Takeo Yoshihara awoke, as he always did, as the first glow of dawn was lighting the eastern sky. As fully awake now as he’d been deeply asleep the moment before, he rose immediately from his bed and, dressing in the aloha shirt, white pants, and sandals that were his standard uniform on Maui, he went to the small dining pavilion. His breakfast of miso soup, fish, and tea was waiting for him, just as always when he was in residence at the estate.

As he ate he reviewed the conditions of the financial markets and scanned the stack of reports that had come in from all over the world during the night.

It appeared that he was thirty million dollars richer than when he’d gone to bed last night.

Finishing the reports as he drained the last drop of tea from his cup, Yoshihara left the dining pavilion to make his way through the gardens to the research center, stopping only once to remove a wilting orchid bloom that the Filipino gardeners had overlooked.

Entering the research pavilion through the main doors, he nodded to the guard as he passed the desk, pushed open the double doors leading to the south corridor, and strode quickly down the long passageway to the elevator at its far end. Pulling his wallet from his pocket, he passed it over a nondescript gray plate above the call button, and the red light at the top of the plate immediately blinked green. A moment later the door slid open. Yoshihara stepped into the car, and the door closed behind him.

Less than a minute later he was in the laboratory to which the large wooden crate had been delivered late last night. The crate, though, had long since been taken away, as had the remnants of dry ice in which the contents had been packed, and the plastic sheeting in which it had been wrapped.

Only the body itself remained, and it was all but unrecognizable.

Stephen Jameson looked up as the laboratory door opened. Surprised to see his employer coming into the room, he glanced at the clock.

Nearly six-thirty.

Suddenly feeling the fatigue of the long night of dissection, Jameson took off his glasses, rubbed his eyes, and stretched.

Nodding a greeting to the doctor, Yoshihara stepped closer to the table and looked down at what was left of the body that he’d had removed from its grave and shipped to Maui. If the sight of the carnage caused Yoshihara any discomfort, he gave no outward sign.

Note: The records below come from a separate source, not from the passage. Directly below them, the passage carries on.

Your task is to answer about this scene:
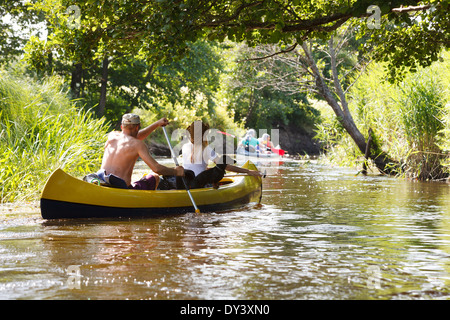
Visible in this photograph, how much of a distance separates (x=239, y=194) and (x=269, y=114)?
71.4 ft

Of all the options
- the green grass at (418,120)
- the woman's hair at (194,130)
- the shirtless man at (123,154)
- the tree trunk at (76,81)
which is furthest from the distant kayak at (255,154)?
the shirtless man at (123,154)

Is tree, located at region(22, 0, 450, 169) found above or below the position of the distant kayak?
above

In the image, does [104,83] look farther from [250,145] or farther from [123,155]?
[123,155]

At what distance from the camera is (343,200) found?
9.92 metres

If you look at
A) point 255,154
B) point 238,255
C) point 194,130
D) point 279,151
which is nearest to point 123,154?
point 194,130

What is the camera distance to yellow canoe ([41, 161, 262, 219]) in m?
6.98

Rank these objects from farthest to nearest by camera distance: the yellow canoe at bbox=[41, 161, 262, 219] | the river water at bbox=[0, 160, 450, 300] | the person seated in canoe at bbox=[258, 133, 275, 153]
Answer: the person seated in canoe at bbox=[258, 133, 275, 153], the yellow canoe at bbox=[41, 161, 262, 219], the river water at bbox=[0, 160, 450, 300]

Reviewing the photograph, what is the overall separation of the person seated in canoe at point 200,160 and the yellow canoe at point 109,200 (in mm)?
231

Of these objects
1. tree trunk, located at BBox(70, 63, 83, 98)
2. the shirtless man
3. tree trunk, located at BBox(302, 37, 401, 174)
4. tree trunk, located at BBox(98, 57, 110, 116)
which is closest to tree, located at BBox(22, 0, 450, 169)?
the shirtless man

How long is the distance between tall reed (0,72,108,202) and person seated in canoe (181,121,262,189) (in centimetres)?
177

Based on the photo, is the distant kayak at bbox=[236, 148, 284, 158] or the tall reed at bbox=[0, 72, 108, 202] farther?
the distant kayak at bbox=[236, 148, 284, 158]

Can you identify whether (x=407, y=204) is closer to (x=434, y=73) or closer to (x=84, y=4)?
(x=434, y=73)

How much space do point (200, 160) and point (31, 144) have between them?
2.61 m

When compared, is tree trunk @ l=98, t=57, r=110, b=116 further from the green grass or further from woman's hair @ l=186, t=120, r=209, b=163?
woman's hair @ l=186, t=120, r=209, b=163
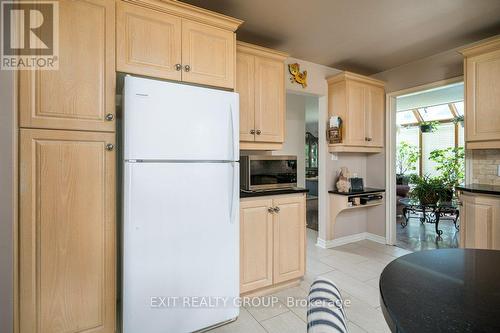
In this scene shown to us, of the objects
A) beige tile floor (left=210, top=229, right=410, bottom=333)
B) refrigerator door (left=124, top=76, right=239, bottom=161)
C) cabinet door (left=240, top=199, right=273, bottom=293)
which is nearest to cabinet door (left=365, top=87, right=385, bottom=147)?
beige tile floor (left=210, top=229, right=410, bottom=333)

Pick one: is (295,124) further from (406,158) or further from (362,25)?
(406,158)

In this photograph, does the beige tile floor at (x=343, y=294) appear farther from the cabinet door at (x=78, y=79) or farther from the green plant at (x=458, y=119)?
the green plant at (x=458, y=119)

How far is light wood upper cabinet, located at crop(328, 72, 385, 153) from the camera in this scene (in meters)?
3.24

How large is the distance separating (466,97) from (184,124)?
2800 millimetres

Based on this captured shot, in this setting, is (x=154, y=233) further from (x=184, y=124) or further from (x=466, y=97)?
(x=466, y=97)

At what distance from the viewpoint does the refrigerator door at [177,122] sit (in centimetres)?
141

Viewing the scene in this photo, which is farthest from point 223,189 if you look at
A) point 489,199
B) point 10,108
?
point 489,199

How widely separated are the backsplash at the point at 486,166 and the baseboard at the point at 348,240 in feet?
4.69

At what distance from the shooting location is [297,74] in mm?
3113

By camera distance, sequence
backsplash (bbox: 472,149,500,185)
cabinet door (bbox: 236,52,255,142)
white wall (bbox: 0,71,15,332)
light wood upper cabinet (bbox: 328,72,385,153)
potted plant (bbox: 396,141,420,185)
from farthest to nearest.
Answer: potted plant (bbox: 396,141,420,185), light wood upper cabinet (bbox: 328,72,385,153), backsplash (bbox: 472,149,500,185), cabinet door (bbox: 236,52,255,142), white wall (bbox: 0,71,15,332)

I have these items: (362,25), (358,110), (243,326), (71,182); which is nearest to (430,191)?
(358,110)

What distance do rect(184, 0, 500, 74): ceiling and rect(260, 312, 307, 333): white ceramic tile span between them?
2.51m

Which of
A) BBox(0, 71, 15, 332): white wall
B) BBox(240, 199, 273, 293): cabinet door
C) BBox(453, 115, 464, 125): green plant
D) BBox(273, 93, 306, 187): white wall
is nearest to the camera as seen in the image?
BBox(0, 71, 15, 332): white wall

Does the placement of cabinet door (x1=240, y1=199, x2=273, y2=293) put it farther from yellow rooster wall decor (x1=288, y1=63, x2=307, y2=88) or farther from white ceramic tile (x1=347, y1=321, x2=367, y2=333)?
yellow rooster wall decor (x1=288, y1=63, x2=307, y2=88)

The corpse had been laid open from the crotch to the neck, and what few organs still remained in the thoracic area lay in confused disorder, like the pieces of a quickly disassembled jigsaw puzzle. The rib cage had been split and spread wide to allow easy access to the lungs and heart — both of which were missing entirely — so all that now remained was a great yawning cavity that, since it was entirely free of blood, gave the body the odd appearance of never having been alive at all. Rather, the remains of the cadaver had an artificial and strangely impersonal look to them, as though what lay on the table had been sculpted of wax rather than flesh and blood.

Yet Yoshihara knew that such was not the case, for he himself had seen pictures of the boy taken only a few weeks ago. A white male, seventeen years old, he’d stood a little over six feet tall, with the broad shoulders and narrow hips of an athlete. In one of the photographs Yoshihara had seen, the boy was smiling broadly, showing perfect white teeth, deep dimples, and a slightly cleft chin. In combination with his blue eyes and blond hair, he’d been the perfect example of the California surfer.

Oddly, the boy’s good looks remained.

His blond hair, neatly combed and sprayed for his funeral, had been slightly mussed by the packaging, and before Yoshihara realized quite what he was doing, he found himself reaching out to smooth the stray locks back into place.

The pallor of death had been expertly covered with makeup, and the boy’s cheeks showed a rosy glow, as if he might wake up at any moment.

The cleft in his chin was as clear as it had been in the photo, though in the solemn expression of death, he showed no signs of his dimples.